Provided data:
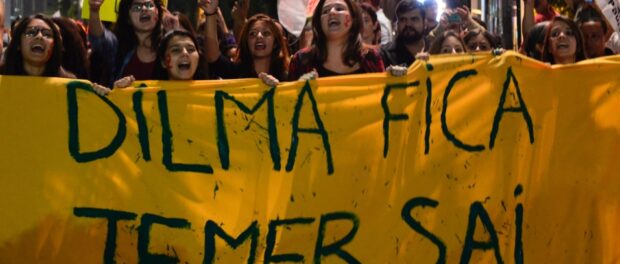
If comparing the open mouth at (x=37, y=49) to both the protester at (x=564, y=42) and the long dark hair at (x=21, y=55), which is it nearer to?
the long dark hair at (x=21, y=55)

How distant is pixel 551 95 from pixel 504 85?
0.26 metres

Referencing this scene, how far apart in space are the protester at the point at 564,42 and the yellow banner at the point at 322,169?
0.40 meters

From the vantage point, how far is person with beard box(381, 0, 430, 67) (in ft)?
23.7

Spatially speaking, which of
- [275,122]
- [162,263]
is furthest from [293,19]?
[162,263]

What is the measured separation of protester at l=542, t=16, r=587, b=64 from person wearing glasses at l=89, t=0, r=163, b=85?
222 centimetres

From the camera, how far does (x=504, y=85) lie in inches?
241

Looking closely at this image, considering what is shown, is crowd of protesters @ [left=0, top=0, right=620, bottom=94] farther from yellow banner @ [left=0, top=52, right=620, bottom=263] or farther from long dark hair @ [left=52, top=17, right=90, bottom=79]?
yellow banner @ [left=0, top=52, right=620, bottom=263]

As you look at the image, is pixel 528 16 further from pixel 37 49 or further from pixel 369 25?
pixel 37 49

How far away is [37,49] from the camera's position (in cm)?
607

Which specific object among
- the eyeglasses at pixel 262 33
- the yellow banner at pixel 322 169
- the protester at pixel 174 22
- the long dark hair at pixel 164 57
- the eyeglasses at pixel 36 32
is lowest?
the yellow banner at pixel 322 169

Set exercise: Format the stretch from the line containing "What is the" through the end of the items as a two-column CSV headed item and answer, one row per item. Put each item's text and its answer in a single quoted field, with line breaks replaced by spaces.

The reply:
item,answer
"What is the measured separation of protester at l=542, t=16, r=587, b=64 from person wearing glasses at l=89, t=0, r=163, b=85?","222 centimetres"
"From the camera, how far does (x=504, y=85) lie in inches?","241"
"Looking closely at this image, considering what is shown, is crowd of protesters @ [left=0, top=0, right=620, bottom=94] farther from yellow banner @ [left=0, top=52, right=620, bottom=263] or farther from long dark hair @ [left=52, top=17, right=90, bottom=79]?","yellow banner @ [left=0, top=52, right=620, bottom=263]"
"As you look at the image, is pixel 528 16 further from pixel 37 49 or further from pixel 369 25?","pixel 37 49"
"How far away is [37,49] from the camera's position (in cm)?","607"
"Which specific object among - the eyeglasses at pixel 262 33 - the yellow banner at pixel 322 169 - the protester at pixel 174 22 - the long dark hair at pixel 164 57 - the eyeglasses at pixel 36 32 is lowest?","the yellow banner at pixel 322 169"